Любава кивнула, но не ушла.
– Что еще? – удивился Малыга.
– Замуж! – напомнила Любава.
– Так не звал! – изумился Малыга.
– Сказал, что я по нраву.
– Ну… – Малага почесал в затылке. – Сказать-то всякое можно. Рассуди сама, куда мне жениться, старому? Смеяться станут.
– Не станут! – возразила Любава. – За тебя любая пойдет!
– Так уж и любая! – не согласился Малыга. – Вдова – еще поверю, но чтоб девка? Девке со стариком невместно.
Любава потупилась.
– Не девка я, – сказала чуть слышно, – сам знаешь. Хоть батюшка и объявил, но девство порушено… И лет мне много – двадцать три. Как для тебя – так в самый раз! – добавила торопливо.
– Думаешь? – спросил Малыга.
Любава кивнула. Малыга прошелся по гриднице во второй раз.

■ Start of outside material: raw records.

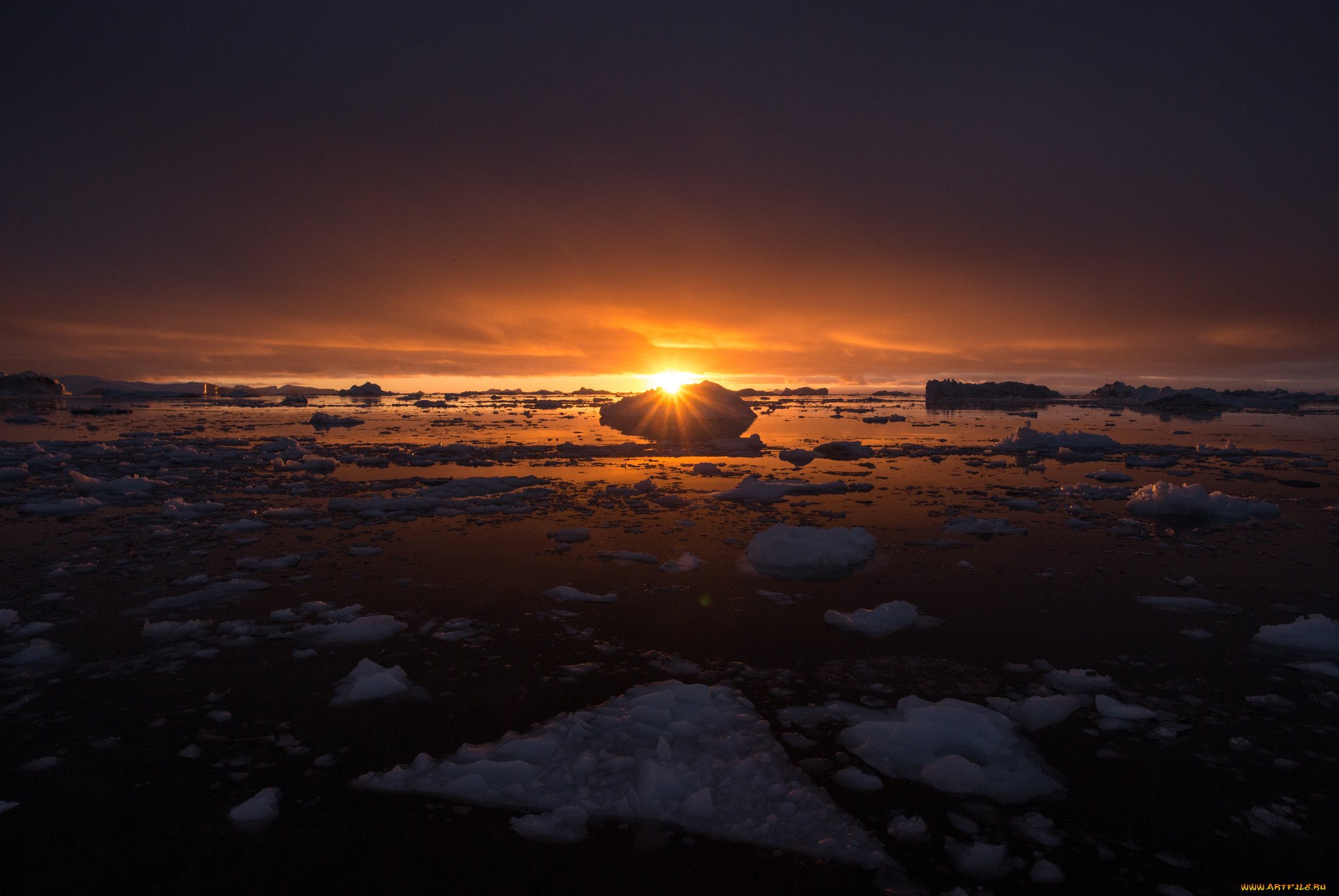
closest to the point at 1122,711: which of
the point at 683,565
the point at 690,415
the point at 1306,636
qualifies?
the point at 1306,636

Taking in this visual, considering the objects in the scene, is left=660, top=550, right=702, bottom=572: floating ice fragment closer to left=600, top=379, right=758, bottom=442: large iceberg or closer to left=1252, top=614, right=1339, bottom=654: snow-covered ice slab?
left=1252, top=614, right=1339, bottom=654: snow-covered ice slab

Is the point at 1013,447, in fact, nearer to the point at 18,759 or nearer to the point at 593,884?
the point at 593,884

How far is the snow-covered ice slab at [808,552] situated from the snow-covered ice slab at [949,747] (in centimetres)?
271

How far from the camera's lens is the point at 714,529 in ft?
27.1

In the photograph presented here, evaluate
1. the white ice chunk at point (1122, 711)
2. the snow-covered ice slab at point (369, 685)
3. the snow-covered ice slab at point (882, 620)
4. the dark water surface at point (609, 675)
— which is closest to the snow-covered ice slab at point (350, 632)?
the dark water surface at point (609, 675)

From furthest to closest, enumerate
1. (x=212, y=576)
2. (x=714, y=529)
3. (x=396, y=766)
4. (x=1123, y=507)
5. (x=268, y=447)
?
(x=268, y=447)
(x=1123, y=507)
(x=714, y=529)
(x=212, y=576)
(x=396, y=766)

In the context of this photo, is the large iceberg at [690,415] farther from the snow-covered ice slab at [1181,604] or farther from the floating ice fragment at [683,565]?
the snow-covered ice slab at [1181,604]

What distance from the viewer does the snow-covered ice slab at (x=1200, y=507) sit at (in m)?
8.84

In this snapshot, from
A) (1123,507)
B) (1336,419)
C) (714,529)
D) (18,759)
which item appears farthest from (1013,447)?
(1336,419)

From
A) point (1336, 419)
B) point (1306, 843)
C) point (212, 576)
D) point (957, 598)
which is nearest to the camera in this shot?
point (1306, 843)

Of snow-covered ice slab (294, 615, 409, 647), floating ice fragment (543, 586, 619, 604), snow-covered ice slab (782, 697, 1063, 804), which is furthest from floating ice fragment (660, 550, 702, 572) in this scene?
snow-covered ice slab (782, 697, 1063, 804)

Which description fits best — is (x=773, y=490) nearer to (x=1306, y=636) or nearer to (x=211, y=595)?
(x=1306, y=636)

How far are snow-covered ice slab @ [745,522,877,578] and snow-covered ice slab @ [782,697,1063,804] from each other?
2.71 m

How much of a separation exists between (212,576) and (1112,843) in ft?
23.9
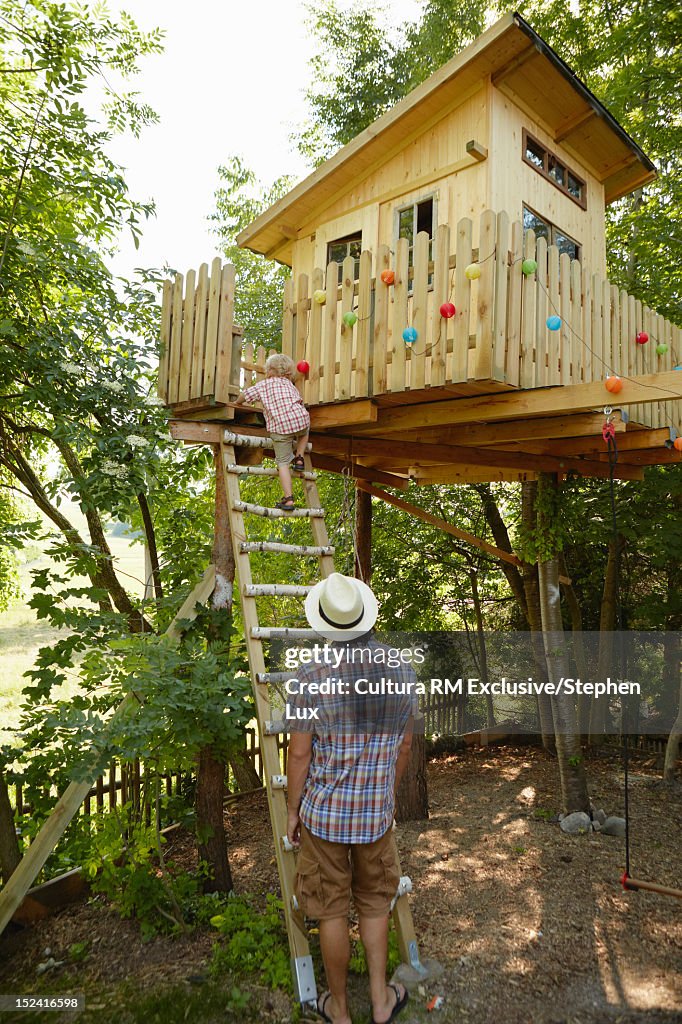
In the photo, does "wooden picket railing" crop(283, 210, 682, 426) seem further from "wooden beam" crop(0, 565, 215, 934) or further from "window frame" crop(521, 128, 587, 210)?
"wooden beam" crop(0, 565, 215, 934)

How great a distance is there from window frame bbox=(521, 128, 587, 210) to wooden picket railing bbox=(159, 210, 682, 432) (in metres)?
2.09

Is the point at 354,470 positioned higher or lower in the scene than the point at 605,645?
higher

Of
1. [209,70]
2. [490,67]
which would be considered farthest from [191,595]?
[209,70]

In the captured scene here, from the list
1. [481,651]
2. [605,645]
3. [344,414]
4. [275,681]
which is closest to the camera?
[275,681]

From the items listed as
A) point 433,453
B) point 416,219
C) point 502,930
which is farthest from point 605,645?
point 416,219

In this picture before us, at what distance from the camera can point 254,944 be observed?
450cm

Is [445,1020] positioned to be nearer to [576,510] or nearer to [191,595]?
[191,595]

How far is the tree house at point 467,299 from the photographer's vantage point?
15.6ft

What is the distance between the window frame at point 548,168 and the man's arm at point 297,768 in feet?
20.4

– За тех, кто звал, не шла, – сказал, встав против просительницы. – За меня сама просишься. Захотела в посадницы?
Любава покачала головой.
– Тогда отчего?
– Ты мне по нраву. Крепкий, статный и гожий. С виду строг, но сердцем добрый. Встретил ласково, помочь обещал. Другой бы выгнал.
7
Был такой обычай на Руси. Изнасилованную девушку объявляли в церкви оставшейся девственной.